A judicialização envolvendo consumo e aviação no Brasil chama atenção quando comparada ao cenário encontrado em outros países do mundo e com malha aérea desenvolvida. Além disso, há indícios de que esse movimento tem crescido no país. “Há o entendimento no Brasil de que a saída judicial é a mais fácil e mais acessível. O acesso à Justiça é muito importante em um regime democrático, mas ele não pode envolver apenas essa via”, disse Valter Schuenquener, secretário-geral do CNJ.

Nesse sentido, é preciso refletir sobre as motivações dos consumidores para buscar a Justiça – isso quando não são provocados por empresas que tentam lucrar com ações. “Não creio que o brasileiro entra no avião pensando em arrumar encrenca. O melhor é a solução pacífica. Por isso, penso que talvez falte uma intervenção das empresas antes que haja briga na Justiça”, afirmou o ministro do STJ Paulo Moura Ribeiro. Para ele, um exemplo claro em que pode haver solução antes de processo é em relação ao cancelamento das passagens de retorno quando a de ida não foi usada pelo passageiro.

A cartilha do CNJ traz, inclusive, informações sobre casos e precedentes nos tribunais, de modo a deixar claro quando caberia indenização ou não. Outra dificuldade seria, na visão dos juristas, fazer com que haja uniformidade nas decisões – especialmente referentes à concessão de indenizações por danos morais, mais sujeitas a subjetividades e diferenças de valores.

“O objetivo de garantir segurança jurídica precisa ser levado em conta tanto pelo legislador quanto pelos juízes, que não devem decidir de forma isolada. A reincidência de processos com resultados distintos gera problemas; nem o consumidor sabe qual vai ser a consequência e nem o prestador de serviço”, apontou João Azambuja, juiz auxiliar da Presidência do CNJ.

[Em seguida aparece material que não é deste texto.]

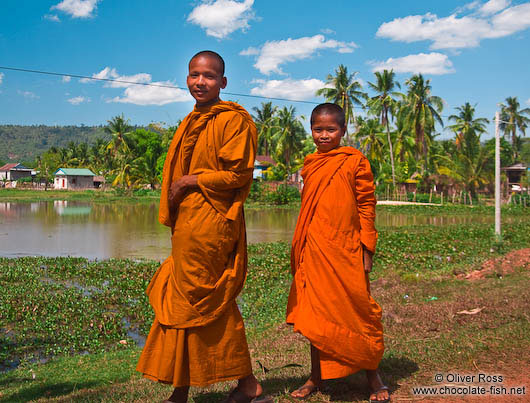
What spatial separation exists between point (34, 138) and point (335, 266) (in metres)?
168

Para Renata Gil, presidente da Associação dos Magistrados Brasileiros, há inclusive dificuldades de acesso dos juízes à melhor informação que oriente as decisões: “temos o desafio de que os juízes conheçam os precedentes e também normas específicas do setor; não se conhece a fundo as convenções e regulações específicas. Esse é um caminho para afastar a abertura de ações que não cabem”.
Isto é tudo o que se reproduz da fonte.